中村 恵 (AGO株式会社みのり訪問看護ステーション)
1995年 国立国際医療研究センター病院付属看護学校卒業
1995年 国立国際医療研究センター病院
2002年 国立がん研究センター東病院
2015年 AGO株式会社みのり訪問看護ステーション
【はじめに】
終末期がん患者の療養支援において、医療者が予測する週・日単位の予後と、患者・家族が抱く月・年単位の期待との認識の乖離は、適切な意思決定を阻害する。訪問看護師は単独でケアにあたる際、「あとどのくらいか」という予後への問いに答えることへの困難感や、問いの背景にある真のニーズを汲み取れない不全感を抱きやすい。当ステーションでは、現状を可視化し「今できること」に焦点を当てる現状確認ツール「IMADOKO」を導入、効果を検討した。
【経過】
2023年11月導入研修を実施後、看護師はパンフレットを携行し各自の判断で活用を開始。2024年5月事例共有と課題検討のフォローアップ研修を実施。2025年11月地域のケアマネジャー主催の研修が開催された。
【結果・導入後の変化】
看護師の変容: 深刻な話題も客観的かつ「一般的経過」として提示可能となり、看護師の心理的負担が軽減した。予後の数字ではなく、患者・家族の「本当に知りたいこと」を共に考える対話へと質的変化が見られた。
QOL向上への寄与: 病院提示の予後より長引く介護に困惑していた家族に対し、本ツールで現在地と見通しを共有。結果、前向きな生活再建に繋がった事例を確認した。

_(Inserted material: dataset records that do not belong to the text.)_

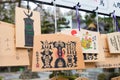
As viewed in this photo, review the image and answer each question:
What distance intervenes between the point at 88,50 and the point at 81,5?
284 millimetres

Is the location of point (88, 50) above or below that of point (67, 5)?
below

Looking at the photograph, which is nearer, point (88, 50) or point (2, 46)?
point (2, 46)

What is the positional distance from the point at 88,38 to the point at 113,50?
0.68 feet

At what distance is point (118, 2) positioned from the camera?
1.85 m

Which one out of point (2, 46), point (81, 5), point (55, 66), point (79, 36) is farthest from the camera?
point (81, 5)

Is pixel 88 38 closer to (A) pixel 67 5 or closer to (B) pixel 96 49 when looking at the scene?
(B) pixel 96 49

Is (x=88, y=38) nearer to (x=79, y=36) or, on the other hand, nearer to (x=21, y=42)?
(x=79, y=36)

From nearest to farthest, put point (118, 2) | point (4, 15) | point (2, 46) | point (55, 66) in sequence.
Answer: point (2, 46)
point (55, 66)
point (118, 2)
point (4, 15)

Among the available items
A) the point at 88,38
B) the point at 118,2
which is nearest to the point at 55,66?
the point at 88,38

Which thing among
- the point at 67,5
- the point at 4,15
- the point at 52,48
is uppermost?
the point at 4,15

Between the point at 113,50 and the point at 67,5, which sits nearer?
the point at 67,5

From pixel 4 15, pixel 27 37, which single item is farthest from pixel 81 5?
pixel 4 15

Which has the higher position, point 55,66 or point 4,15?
point 4,15

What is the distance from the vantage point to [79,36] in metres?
1.51
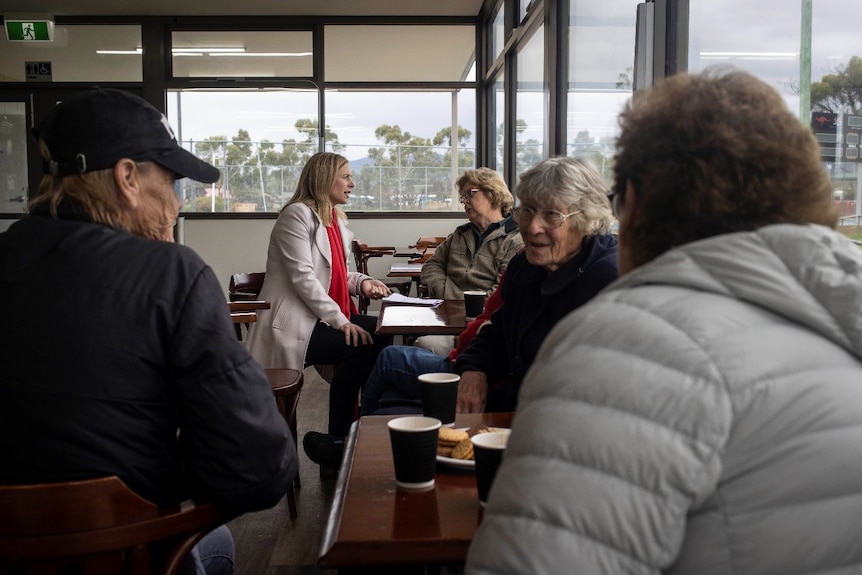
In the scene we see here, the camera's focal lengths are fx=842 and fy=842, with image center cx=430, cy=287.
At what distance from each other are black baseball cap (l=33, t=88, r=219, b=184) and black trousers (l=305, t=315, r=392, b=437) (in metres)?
2.39

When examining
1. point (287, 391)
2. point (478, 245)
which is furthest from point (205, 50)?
point (287, 391)

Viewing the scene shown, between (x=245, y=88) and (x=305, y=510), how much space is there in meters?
6.51

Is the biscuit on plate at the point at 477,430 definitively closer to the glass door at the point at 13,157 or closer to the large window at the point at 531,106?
the large window at the point at 531,106

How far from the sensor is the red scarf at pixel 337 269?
404 cm

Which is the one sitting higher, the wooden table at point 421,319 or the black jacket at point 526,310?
the black jacket at point 526,310

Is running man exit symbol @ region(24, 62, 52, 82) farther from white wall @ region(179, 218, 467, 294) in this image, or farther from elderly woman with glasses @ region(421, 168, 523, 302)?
elderly woman with glasses @ region(421, 168, 523, 302)

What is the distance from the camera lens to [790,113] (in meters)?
0.87

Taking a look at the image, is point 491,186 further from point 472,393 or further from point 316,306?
point 472,393

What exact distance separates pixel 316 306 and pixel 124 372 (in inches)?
97.7

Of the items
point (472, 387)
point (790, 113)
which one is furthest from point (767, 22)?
point (790, 113)

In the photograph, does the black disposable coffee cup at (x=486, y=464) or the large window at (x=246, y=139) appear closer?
the black disposable coffee cup at (x=486, y=464)

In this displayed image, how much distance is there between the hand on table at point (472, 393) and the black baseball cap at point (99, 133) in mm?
1103

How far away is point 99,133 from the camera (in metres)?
1.47

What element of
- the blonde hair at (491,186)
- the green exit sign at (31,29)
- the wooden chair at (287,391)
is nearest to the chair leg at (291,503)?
the wooden chair at (287,391)
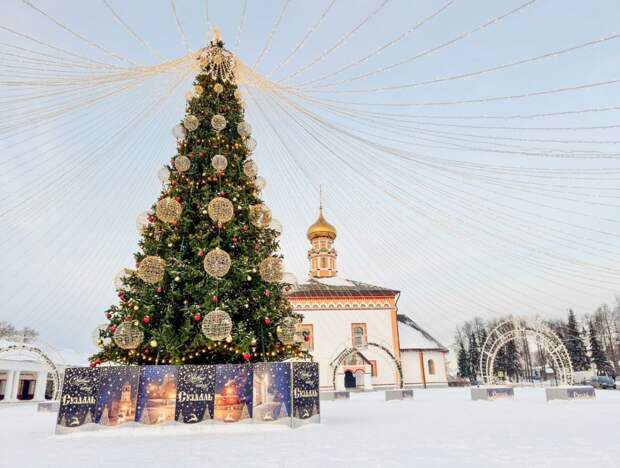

地域・多職種への波及: 居宅に置かれたツールが他職種の関心を呼び、地域のケアマネジャーを対象とした研修会には100名超が参加。看護師のみならず、多職種が共通してコミュニケーションの課題を抱えている実態が浮き彫りとなった。
【考察と結論】
IMADOKOは、①「今できていること」を肯定する視点の提供、②臨床経験に依存しない対話の標準化、③多職種間の共通言語化において有効である。本ツールは、患者・家族の予後認識のズレを埋め、最期まで希望する暮らしを支えるための強力な意思決定支援ツールとなり得る。今後は非がん疾患への活用拡大も含め、地域全体での共通認識形成に寄与したい。